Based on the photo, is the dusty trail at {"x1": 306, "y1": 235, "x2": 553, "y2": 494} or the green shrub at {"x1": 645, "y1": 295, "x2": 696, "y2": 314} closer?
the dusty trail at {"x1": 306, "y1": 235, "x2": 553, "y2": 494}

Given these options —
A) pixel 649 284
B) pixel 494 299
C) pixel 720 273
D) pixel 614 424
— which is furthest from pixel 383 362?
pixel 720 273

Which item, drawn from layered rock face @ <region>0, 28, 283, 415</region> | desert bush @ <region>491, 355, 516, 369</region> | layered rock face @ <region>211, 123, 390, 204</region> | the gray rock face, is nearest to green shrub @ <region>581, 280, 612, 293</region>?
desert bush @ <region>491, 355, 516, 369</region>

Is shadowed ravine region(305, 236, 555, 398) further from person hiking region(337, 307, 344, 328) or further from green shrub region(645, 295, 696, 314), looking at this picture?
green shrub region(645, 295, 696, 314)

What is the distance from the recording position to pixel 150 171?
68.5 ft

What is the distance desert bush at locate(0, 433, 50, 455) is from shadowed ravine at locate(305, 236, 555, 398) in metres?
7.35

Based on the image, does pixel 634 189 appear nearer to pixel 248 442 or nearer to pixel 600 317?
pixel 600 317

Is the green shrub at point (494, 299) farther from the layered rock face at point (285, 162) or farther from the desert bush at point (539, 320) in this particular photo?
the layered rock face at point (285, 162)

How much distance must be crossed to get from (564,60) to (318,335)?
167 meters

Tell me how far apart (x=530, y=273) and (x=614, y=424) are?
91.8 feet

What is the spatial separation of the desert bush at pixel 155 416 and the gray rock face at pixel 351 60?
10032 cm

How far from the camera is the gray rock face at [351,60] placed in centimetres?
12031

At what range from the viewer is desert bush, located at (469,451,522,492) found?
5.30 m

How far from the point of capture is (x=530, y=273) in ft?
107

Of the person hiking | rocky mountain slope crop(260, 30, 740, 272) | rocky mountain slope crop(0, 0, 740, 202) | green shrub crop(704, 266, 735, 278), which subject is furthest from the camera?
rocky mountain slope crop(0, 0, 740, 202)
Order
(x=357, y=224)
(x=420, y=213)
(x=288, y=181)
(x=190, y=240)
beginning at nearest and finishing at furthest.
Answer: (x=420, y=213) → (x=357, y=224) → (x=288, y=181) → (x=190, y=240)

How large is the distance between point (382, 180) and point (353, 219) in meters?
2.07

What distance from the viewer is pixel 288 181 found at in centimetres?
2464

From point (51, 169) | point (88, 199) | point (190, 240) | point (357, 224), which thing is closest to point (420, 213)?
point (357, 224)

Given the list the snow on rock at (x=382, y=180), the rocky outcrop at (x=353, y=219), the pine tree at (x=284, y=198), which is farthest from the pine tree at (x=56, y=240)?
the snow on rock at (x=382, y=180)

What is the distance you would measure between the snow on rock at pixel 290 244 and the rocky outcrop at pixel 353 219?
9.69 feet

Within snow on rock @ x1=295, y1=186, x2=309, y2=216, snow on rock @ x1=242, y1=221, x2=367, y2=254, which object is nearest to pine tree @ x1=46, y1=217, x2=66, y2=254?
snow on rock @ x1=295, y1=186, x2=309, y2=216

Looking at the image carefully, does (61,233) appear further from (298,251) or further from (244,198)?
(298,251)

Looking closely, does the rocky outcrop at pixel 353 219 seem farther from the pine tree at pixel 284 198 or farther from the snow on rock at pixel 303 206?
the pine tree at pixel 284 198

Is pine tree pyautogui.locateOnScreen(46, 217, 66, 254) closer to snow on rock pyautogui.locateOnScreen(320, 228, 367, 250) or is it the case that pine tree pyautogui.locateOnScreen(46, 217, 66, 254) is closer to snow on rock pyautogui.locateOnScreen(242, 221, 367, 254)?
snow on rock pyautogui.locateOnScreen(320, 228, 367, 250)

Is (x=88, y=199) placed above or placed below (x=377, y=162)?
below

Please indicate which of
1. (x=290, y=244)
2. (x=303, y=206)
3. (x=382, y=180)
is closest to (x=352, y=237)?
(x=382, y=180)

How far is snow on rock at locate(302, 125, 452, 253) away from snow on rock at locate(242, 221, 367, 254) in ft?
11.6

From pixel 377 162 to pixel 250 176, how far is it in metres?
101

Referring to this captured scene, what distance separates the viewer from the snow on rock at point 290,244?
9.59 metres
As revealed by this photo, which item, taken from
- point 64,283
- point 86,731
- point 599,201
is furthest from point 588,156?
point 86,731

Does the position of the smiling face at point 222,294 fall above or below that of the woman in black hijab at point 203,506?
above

> WHAT YOU SHOULD DO
Arrange all of the records above as a numbered list, leaving out the blank lines.

> WRITTEN RESPONSE
1. Based on the photo, is the dusty trail at {"x1": 306, "y1": 235, "x2": 553, "y2": 494} or the green shrub at {"x1": 645, "y1": 295, "x2": 696, "y2": 314} closer?
2. the dusty trail at {"x1": 306, "y1": 235, "x2": 553, "y2": 494}
3. Given these options —
4. A) pixel 649 284
5. B) pixel 494 299
6. C) pixel 720 273
7. D) pixel 614 424
8. — which is furthest from pixel 383 362?
9. pixel 720 273
10. Which item, drawn from layered rock face @ <region>0, 28, 283, 415</region> | desert bush @ <region>491, 355, 516, 369</region> | layered rock face @ <region>211, 123, 390, 204</region> | the gray rock face, is nearest to green shrub @ <region>581, 280, 612, 293</region>?
11. desert bush @ <region>491, 355, 516, 369</region>
12. Is shadowed ravine region(305, 236, 555, 398) further from person hiking region(337, 307, 344, 328) or further from green shrub region(645, 295, 696, 314), looking at this picture?
13. green shrub region(645, 295, 696, 314)
14. What is the distance from the recording position to pixel 150 171?
15. 68.5 ft
16. What is the distance desert bush at locate(0, 433, 50, 455) is from shadowed ravine at locate(305, 236, 555, 398) in metres?
17. 7.35
18. Based on the image, does pixel 634 189 appear nearer to pixel 248 442 or nearer to pixel 600 317?
19. pixel 600 317
20. Is the green shrub at point (494, 299) farther from the layered rock face at point (285, 162) or farther from the desert bush at point (539, 320) in this particular photo?
21. the layered rock face at point (285, 162)
22. How much distance must be crossed to get from (564,60) to (318,335)?
23. 167 meters
24. Tell me how far apart (x=530, y=273) and (x=614, y=424) are?
25. 91.8 feet
26. What is the spatial separation of the desert bush at pixel 155 416 and the gray rock face at pixel 351 60?
27. 10032 cm
28. How far from the camera is the gray rock face at [351,60] placed in centimetres?
29. 12031
30. At what range from the viewer is desert bush, located at (469,451,522,492) found?
31. 5.30 m
32. How far from the point of capture is (x=530, y=273) in ft?
33. 107
34. Of the person hiking | rocky mountain slope crop(260, 30, 740, 272) | rocky mountain slope crop(0, 0, 740, 202) | green shrub crop(704, 266, 735, 278), which subject is furthest from the camera?
35. rocky mountain slope crop(0, 0, 740, 202)
36. Order
37. (x=357, y=224)
38. (x=420, y=213)
39. (x=288, y=181)
40. (x=190, y=240)
41. beginning at nearest and finishing at furthest.
42. Answer: (x=420, y=213) → (x=357, y=224) → (x=288, y=181) → (x=190, y=240)
43. How large is the distance between point (382, 180) and point (353, 219) in meters?
44. 2.07
45. What distance from the viewer is pixel 288 181 found at in centimetres?
46. 2464
47. From point (51, 169) | point (88, 199) | point (190, 240) | point (357, 224), which thing is closest to point (420, 213)?
48. point (357, 224)
49. Given the list the snow on rock at (x=382, y=180), the rocky outcrop at (x=353, y=219), the pine tree at (x=284, y=198), which is farthest from the pine tree at (x=56, y=240)?
50. the snow on rock at (x=382, y=180)
51. What is the distance you would measure between the snow on rock at pixel 290 244 and the rocky outcrop at pixel 353 219?
52. 9.69 feet
53. Within snow on rock @ x1=295, y1=186, x2=309, y2=216, snow on rock @ x1=242, y1=221, x2=367, y2=254, which object is nearest to pine tree @ x1=46, y1=217, x2=66, y2=254?
54. snow on rock @ x1=295, y1=186, x2=309, y2=216
55. Looking at the image carefully, does (61,233) appear further from (298,251) or further from (244,198)?
56. (298,251)
57. Looking closely, does the rocky outcrop at pixel 353 219 seem farther from the pine tree at pixel 284 198 or farther from the snow on rock at pixel 303 206?
58. the pine tree at pixel 284 198
59. Is pine tree pyautogui.locateOnScreen(46, 217, 66, 254) closer to snow on rock pyautogui.locateOnScreen(320, 228, 367, 250) or is it the case that pine tree pyautogui.locateOnScreen(46, 217, 66, 254) is closer to snow on rock pyautogui.locateOnScreen(242, 221, 367, 254)?
60. snow on rock pyautogui.locateOnScreen(320, 228, 367, 250)
61. Is (x=88, y=199) placed above or placed below (x=377, y=162)?
62. below
63. Please indicate which of
64. 1. (x=290, y=244)
65. 2. (x=303, y=206)
66. 3. (x=382, y=180)
67. is closest to (x=352, y=237)?
68. (x=382, y=180)
69. How far is snow on rock at locate(302, 125, 452, 253) away from snow on rock at locate(242, 221, 367, 254) in ft?
70. 11.6
71. From pixel 377 162 to pixel 250 176, how far is it in metres?
72. 101
73. Referring to this captured scene, what distance separates the viewer from the snow on rock at point 290,244?
74. 9.59 metres
75. As revealed by this photo, which item, taken from
76. - point 64,283
77. - point 86,731
78. - point 599,201
79. is furthest from point 588,156?
80. point 86,731
81. Does the position of the smiling face at point 222,294 fall above or below that of the woman in black hijab at point 203,506?
82. above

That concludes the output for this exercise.